La situation s'est brusquement tendue, ce samedi 10 mars, à Wounded-Knee, dans le Dakota du Sud, où une fusillade a éclaté entre les Indiens, insurgés depuis le 27 février, et des forces fédérales.
De 1866 à 1868 eut lieu, dans la vallée de la Powder (Wyoming), une lutte sans merci entre les forces américaines et les Sioux, Cheyennes et Arapahos unis sous la direction de l'Oglala Red Cloud. Par le traité du 29 avril 1968, signé à Fort-Laramie (Wyoming), les Sioux de l'Ouest acceptèrent de s'établir de façon permanente, avec les Cheyennes et les Arapahos du Nord, dans la Grande Réserve sioux qui recouvrait toute la moitié occidentale de ce qui est aujourd'hui le Dakota du Sud.

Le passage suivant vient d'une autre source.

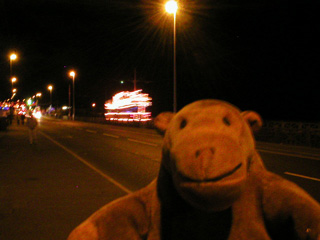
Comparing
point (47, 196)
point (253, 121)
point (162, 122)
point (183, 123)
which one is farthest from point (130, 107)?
point (183, 123)

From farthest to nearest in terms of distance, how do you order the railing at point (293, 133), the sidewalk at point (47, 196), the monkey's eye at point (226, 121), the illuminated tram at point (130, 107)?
the illuminated tram at point (130, 107) → the railing at point (293, 133) → the sidewalk at point (47, 196) → the monkey's eye at point (226, 121)

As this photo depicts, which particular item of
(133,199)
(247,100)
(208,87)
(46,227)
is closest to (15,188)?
(46,227)

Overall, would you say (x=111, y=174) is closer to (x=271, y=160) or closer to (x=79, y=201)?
(x=79, y=201)

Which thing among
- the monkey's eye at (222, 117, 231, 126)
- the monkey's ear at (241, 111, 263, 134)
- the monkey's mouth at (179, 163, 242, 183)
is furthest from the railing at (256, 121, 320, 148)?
the monkey's mouth at (179, 163, 242, 183)

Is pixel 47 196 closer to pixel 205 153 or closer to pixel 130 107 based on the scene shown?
pixel 205 153

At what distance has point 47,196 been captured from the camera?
6.98 meters

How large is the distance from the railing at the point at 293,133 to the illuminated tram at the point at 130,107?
79.8ft

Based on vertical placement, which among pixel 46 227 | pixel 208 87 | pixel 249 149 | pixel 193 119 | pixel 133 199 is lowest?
pixel 46 227

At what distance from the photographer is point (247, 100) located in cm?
3294

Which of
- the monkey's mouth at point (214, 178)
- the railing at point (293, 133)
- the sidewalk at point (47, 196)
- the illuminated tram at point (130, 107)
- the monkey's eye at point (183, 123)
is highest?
the illuminated tram at point (130, 107)

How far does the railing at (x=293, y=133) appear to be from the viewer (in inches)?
719

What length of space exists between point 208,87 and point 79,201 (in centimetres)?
3694

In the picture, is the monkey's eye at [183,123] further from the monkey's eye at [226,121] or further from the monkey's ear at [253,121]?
the monkey's ear at [253,121]

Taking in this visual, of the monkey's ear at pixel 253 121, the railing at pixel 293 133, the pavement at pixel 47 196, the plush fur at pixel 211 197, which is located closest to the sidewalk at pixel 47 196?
the pavement at pixel 47 196
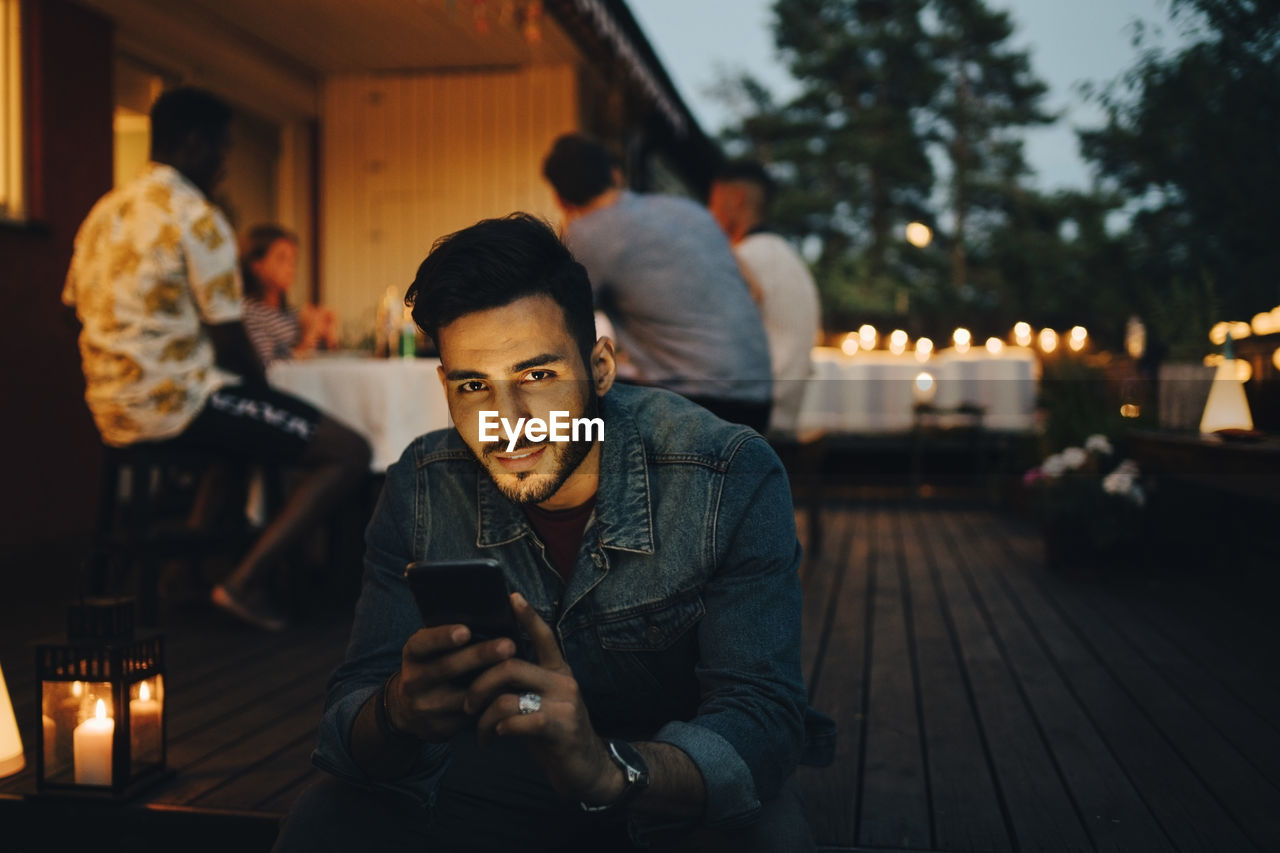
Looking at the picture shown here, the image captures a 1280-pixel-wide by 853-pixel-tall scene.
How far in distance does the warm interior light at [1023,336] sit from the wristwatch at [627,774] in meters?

Les hostilités reprirent lorsque la découverte d'or dans les Black Hills, les collines sacrées des Sioux, amena une nuée de prospecteurs dans cette région. Au cours d'une série de combats dans le Montana, en 1876, les Sioux et les Cheyennes remportèrent sous la direction de chefs tels que Sitting Bull-un Hunkpapa-et Crazy Horse-un Oglala,-plusieurs victoires dont la plus éclatante fut celle de Little Big Horn sur le 7e régiment de cavalerie du colonel Custer.

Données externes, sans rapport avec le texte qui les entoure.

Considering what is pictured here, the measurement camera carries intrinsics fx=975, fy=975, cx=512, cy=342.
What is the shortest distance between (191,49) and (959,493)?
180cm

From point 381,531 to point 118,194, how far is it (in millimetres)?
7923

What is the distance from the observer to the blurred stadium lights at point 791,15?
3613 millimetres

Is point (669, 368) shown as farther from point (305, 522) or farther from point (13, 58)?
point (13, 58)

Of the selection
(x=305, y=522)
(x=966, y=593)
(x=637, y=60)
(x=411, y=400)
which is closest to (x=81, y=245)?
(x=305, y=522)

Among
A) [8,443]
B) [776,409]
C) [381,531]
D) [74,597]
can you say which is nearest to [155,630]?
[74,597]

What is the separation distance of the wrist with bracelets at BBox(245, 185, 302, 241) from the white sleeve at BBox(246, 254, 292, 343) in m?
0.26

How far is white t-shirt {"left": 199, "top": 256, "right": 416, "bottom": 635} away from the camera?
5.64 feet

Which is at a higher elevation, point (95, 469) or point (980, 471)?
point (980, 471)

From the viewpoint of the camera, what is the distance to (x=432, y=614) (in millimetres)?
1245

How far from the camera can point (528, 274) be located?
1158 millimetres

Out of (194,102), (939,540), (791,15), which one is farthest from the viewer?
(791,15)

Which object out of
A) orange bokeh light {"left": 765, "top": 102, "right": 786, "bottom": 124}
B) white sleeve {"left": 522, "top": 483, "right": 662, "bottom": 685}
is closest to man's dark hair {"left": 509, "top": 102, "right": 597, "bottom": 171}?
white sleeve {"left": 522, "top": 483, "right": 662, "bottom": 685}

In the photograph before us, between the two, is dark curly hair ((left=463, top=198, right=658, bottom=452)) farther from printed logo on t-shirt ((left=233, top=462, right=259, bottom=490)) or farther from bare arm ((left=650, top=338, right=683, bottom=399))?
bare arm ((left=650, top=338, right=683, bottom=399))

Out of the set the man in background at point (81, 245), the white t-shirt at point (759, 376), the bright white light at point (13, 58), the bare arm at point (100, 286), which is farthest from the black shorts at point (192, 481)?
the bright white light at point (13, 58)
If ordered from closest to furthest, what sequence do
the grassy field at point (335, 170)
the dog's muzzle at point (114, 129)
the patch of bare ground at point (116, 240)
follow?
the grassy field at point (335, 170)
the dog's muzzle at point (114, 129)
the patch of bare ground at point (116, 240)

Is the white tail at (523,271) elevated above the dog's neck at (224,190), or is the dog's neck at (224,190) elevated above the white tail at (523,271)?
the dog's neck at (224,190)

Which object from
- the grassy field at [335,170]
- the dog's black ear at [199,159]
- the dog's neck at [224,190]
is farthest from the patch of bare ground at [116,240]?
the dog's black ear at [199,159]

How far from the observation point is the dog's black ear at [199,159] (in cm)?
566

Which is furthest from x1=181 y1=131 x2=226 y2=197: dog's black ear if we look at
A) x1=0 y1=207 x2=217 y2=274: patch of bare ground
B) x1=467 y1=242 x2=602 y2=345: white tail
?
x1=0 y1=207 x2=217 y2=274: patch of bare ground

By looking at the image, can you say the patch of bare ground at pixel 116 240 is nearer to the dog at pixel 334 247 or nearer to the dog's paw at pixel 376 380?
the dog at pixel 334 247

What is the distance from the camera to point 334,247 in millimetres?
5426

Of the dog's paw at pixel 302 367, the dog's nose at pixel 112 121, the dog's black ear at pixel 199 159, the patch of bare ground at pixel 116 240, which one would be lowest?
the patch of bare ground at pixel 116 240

Mais les Sioux durent finalement faire leur reddition, à l'exception des guerriers de Sitting Bull qui trouvèrent refuge au Canada, où ils demeurèrent jusqu'en 1880-1881. Le chef Crazy Horse fut tué le 5 septembre 1877 à Fort-Robinson (Nebraska), quelques mois après avoir fait sa soumission avec mille cent Oglalas. La Grande Réserve sioux fut amputée, en 1876, puis morcelée, en 1889, en six réserves plus petites, dont celle de Pine-Ridge, dans le Dakota du Sud, où furent placés les Oglalas. Des heurts violents amenèrent, le 15 décembre, la mort de Sitting Bull sur les bords de la Standing-Rock, et, le 29 décembre, le massacre d'une grande partie de la bande du chef Big Foot, sur le Wounded Knee Creek, dans la réserve de Pine-Ridge. Depuis lors, les Sioux de l'Ouest sont demeurés dans leurs six réserves de Dakota du Nord et du Dakota du Sud, ainsi que dans la réserve de Fort-Peck, au Montana.

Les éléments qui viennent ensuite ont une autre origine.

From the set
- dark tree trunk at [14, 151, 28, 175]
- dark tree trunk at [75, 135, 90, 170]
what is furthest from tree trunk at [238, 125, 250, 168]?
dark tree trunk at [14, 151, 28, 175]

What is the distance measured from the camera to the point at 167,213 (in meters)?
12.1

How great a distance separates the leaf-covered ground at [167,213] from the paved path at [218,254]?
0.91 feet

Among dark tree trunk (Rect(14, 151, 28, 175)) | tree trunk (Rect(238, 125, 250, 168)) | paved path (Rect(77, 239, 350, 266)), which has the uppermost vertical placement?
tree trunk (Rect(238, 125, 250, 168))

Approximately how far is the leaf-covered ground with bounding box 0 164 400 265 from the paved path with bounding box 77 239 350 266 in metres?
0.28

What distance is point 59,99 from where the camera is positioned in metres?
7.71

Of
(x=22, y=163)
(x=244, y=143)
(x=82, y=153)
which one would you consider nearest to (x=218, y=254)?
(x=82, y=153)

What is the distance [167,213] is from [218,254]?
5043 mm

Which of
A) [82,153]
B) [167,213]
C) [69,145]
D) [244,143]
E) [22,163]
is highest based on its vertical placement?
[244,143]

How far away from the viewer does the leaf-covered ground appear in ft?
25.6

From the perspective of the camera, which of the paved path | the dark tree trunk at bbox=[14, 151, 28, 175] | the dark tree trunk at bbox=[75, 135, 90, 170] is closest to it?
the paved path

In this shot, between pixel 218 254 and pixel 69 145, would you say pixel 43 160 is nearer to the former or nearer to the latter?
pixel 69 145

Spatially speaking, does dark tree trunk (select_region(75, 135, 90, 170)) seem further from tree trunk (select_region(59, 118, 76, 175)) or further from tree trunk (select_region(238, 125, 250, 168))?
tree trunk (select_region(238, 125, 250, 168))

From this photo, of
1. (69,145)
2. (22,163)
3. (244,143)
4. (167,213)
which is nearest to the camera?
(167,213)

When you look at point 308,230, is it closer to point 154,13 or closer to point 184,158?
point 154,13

La réserve de Pine-Ridge, foyer des Sioux Oglalas, est la plus grande des réserves des Etats-Unis après la réserve navajo. Elle a une superficie d'environ 1 500 000 acres, soit 600 000 hectares. Les trois quarts de la réserve sont détenus de façon individuelle par les Indiens, qui ne peuvent, en principe, céder leur bien qu'à un membre de la tribu le quart restant est propriété indivise de la tribu.
Celle-ci dispose d'un conseil tribal qui a à peu près les pouvoirs d'un conseil municipal.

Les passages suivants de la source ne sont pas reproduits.